How (Health) Markets Are Supposed to Work

Uwe Reinhardt was right when he said that “Logically, it must be true that all spending on the health care system in any country originates 100 percent from the budgets of private households.” We all pay for our nation’s healthcare. If we are employed, we pay for it through an impenetrable thicket of state, federal and local taxes and fees, insurance premiums, wage cuts, health user fees and out of pocket spending. And we don’t even get to choose the health insurance we buy. It’s as though we walk into a bar, sit next to a total stranger who helps himself to our wallet. That stranger then orders us both a Bacardi and Coke with our money and returns our wallet. The Bacardi and Coke isn’t really what we wanted but, thinking that the stranger was treating us, we thank him and drink it politely. It’s not until later that we discover we are $20 short. That’s what happens when we get our health insurance from our employer. And we have gotten really good at hiding that from ourselves. We ought to stop it.

- _DATA RECORDS_:
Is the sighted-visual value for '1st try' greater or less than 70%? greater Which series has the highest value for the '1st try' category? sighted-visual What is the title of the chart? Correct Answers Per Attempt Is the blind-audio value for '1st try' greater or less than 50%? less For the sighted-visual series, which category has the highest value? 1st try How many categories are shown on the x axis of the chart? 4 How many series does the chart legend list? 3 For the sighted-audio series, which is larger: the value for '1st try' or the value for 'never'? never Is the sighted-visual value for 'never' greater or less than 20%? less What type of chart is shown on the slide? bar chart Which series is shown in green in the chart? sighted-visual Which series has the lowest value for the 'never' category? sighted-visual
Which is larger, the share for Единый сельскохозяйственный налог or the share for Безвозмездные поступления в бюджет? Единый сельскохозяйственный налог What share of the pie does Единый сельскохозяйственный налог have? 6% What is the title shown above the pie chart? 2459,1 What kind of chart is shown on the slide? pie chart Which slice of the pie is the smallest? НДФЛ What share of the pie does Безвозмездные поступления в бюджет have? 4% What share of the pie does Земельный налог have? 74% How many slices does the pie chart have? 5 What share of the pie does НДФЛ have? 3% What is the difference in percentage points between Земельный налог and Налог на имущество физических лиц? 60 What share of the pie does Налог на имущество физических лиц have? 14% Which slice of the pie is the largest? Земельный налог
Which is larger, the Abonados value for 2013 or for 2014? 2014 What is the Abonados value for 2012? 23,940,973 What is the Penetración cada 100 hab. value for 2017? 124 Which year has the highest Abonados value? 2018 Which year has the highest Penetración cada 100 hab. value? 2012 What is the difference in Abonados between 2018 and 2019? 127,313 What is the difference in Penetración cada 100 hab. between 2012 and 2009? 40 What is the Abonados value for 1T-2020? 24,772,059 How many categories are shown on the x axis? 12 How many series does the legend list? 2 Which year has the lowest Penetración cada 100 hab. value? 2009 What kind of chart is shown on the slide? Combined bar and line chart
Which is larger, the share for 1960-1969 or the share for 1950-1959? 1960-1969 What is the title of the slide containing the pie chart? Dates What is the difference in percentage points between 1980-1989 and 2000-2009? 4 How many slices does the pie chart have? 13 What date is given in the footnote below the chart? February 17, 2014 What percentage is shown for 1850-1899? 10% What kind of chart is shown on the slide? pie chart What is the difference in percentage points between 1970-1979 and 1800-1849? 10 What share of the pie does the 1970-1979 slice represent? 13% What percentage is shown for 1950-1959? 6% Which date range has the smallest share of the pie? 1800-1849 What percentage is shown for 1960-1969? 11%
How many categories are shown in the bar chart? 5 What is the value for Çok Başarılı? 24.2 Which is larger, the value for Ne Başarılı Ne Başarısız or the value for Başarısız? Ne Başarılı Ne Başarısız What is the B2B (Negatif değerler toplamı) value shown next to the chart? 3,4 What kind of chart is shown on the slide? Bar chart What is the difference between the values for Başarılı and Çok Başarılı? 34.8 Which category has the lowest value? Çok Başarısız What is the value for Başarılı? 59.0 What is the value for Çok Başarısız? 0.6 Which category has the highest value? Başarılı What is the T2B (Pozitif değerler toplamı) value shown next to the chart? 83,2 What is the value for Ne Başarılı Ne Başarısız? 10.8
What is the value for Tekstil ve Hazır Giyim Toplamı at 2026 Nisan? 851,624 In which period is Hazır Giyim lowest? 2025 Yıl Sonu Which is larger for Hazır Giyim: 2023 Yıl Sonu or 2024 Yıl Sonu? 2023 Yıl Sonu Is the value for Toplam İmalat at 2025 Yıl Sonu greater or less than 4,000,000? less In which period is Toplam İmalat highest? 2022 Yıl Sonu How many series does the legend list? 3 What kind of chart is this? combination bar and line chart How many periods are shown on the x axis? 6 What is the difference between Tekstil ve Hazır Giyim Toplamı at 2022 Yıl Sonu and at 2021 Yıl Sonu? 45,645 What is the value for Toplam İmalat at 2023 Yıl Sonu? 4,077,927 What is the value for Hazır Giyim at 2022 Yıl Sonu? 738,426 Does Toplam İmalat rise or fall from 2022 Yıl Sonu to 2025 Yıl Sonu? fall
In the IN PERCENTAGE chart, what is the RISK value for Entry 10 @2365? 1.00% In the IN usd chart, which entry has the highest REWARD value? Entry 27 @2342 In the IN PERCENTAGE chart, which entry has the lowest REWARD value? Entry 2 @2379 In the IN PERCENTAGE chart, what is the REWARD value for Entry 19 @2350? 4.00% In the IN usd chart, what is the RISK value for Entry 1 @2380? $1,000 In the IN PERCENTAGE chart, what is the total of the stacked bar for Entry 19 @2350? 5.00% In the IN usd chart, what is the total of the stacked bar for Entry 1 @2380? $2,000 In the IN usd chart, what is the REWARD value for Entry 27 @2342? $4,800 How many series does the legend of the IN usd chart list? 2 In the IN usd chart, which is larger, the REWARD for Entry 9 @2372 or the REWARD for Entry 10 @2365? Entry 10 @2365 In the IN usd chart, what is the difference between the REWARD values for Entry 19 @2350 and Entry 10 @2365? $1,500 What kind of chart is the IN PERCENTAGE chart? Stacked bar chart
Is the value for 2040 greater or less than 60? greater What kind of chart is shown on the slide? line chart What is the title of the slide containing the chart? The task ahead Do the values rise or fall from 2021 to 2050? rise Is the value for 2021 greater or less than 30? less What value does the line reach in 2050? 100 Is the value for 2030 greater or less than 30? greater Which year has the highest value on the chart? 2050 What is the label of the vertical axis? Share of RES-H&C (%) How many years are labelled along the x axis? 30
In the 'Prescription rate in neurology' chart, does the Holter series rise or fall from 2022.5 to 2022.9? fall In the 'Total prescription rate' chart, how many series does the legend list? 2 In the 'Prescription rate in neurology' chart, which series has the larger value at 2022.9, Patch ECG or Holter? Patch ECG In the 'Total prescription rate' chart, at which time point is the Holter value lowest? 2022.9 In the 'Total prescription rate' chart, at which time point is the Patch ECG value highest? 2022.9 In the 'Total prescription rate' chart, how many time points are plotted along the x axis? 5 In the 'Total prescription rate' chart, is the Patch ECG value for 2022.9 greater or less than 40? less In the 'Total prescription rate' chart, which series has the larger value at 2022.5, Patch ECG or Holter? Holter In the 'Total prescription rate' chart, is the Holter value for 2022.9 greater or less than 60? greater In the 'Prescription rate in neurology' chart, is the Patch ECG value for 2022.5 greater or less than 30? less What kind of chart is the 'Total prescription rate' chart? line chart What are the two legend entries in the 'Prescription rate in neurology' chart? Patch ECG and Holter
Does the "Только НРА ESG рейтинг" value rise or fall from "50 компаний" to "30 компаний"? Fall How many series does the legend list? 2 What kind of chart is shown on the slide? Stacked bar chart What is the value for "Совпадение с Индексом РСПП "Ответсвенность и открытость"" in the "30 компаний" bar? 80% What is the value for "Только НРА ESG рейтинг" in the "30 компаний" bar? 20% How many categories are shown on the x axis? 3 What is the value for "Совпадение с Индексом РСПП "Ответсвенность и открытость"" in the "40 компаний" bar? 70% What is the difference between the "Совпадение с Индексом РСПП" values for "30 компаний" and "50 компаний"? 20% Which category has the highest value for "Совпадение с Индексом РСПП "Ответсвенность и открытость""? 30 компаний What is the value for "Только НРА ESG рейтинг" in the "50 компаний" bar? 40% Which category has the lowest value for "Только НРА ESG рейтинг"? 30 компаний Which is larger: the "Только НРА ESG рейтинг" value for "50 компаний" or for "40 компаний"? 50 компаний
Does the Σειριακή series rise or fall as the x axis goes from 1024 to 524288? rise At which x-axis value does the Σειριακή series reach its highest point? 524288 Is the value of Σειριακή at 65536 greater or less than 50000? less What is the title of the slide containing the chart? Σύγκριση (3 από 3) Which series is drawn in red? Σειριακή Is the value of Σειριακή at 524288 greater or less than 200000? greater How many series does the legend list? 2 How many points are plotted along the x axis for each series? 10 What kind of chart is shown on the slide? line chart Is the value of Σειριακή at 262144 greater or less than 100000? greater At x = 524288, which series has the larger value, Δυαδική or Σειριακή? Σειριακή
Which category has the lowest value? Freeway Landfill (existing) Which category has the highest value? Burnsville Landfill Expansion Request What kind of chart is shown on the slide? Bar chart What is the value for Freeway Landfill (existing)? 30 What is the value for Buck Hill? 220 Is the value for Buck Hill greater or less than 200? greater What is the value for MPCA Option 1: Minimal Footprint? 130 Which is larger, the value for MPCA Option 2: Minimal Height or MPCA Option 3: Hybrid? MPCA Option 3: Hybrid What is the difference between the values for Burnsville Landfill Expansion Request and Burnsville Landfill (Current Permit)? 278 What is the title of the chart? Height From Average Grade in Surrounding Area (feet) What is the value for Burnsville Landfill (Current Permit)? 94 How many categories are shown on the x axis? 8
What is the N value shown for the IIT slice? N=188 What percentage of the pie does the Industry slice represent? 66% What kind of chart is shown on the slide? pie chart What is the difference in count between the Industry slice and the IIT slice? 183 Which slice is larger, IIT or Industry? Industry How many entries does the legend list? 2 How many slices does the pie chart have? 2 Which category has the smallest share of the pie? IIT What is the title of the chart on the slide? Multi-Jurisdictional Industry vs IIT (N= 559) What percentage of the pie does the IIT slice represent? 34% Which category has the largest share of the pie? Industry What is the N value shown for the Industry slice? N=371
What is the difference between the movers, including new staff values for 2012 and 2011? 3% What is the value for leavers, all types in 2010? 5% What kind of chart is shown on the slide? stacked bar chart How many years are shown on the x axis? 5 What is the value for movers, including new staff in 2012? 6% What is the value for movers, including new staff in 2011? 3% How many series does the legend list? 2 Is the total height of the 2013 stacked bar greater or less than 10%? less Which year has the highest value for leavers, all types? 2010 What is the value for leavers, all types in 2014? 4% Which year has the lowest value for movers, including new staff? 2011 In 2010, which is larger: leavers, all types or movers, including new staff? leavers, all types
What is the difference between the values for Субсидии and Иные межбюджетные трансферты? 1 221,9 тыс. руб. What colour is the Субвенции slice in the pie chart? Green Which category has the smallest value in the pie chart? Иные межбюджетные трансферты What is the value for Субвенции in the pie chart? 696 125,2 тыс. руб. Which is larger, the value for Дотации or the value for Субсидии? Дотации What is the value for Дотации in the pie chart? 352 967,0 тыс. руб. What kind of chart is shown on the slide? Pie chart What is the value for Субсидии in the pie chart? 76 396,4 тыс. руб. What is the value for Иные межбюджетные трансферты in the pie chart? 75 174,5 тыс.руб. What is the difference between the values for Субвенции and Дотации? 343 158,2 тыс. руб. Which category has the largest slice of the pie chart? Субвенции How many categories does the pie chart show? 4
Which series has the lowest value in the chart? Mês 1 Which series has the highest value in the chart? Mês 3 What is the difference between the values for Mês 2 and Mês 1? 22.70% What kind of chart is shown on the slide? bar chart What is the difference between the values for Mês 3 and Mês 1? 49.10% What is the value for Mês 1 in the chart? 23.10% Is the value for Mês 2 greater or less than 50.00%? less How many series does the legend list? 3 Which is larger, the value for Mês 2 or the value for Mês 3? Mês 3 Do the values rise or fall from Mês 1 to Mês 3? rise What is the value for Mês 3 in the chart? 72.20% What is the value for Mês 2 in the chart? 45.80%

- _COMPLETE THE FOLLOWING_:
(1) Answer these questions about the passage on how health markets are supposed to work:
(a) Whose statement about health care spending opens the passage?
(b) What drink does the stranger in the bar order?
(c) How much money do we later find we are short?
(2) Translate this sentence from the passage on how health markets are supposed to work into Spanish: "And we don’t even get to choose the health insurance we buy."
(3) Continue the passage on how health markets are supposed to work, starting after its final sentence.
The items have no connection to the passage on how health markets are supposed to work.

- _RESULTS IN ORDER_:
(1)
(a) Uwe Reinhardt's
(b) A Bacardi and Coke
(c) $20

(2) Y ni siquiera podemos elegir el seguro médico que compramos.

(3)
We have a lot at stake in stake in the healthcare debate. The Milliman Medical Index tells us that an average family of four with a median income of about $60,000 spends over $28,000 on healthcare. The Kaiser Family Foundation lets us estimate how much we would have to pay for healthcare if we were to buy it on the marketplace and provides us with a somewhat customizable Household Health Spending Calculator. And thanks to the Affordable Care Act, box 12b of your W-2 Form tells you exactly how much your boss is withholding from your total compensation to give to insurance companies. And that’s before you factor in your out-of-pocket costs such as copays, deductibles and co-insurance, the premium you pay out of your “visible” paycheck, the state taxes you pay for Medicaid, Children’s Health Insurance, Medicare Part D, and the federal taxes you pay for Medicare, Medicaid, the Marketpkaces, the VA, Social Security, and Medicare Part A. All told, you may well be paying 50% of your compensation in healthcare. Go on, take your W-2’s out and do the math. I bet I’m close.

So you have all the information you need to go to yor boss and say, “look, this insurance I am buying from you is nice and all but I looked at the Exchange and I think I can get a better deal for me and my family even without subsidies. Oh, and by the way, you know that money you are handing over to an insurance company? I’d like you to pay me that money instead. I’ll even show you proof that I am overed in comprehensive coverage every month but I want a raise.” Problem is, you can’t do that.

Or, rather, you can but your employer has every incentive not to let you buy your own insurance because if they did, they would face a penalty. And that makes sense in rural areas (for example) where there isn’t much choice of insurers and you get a better deal buying insurance through your employer. It may make less sense if you live in an urban environment with many insurers and hospitals competing for your business. .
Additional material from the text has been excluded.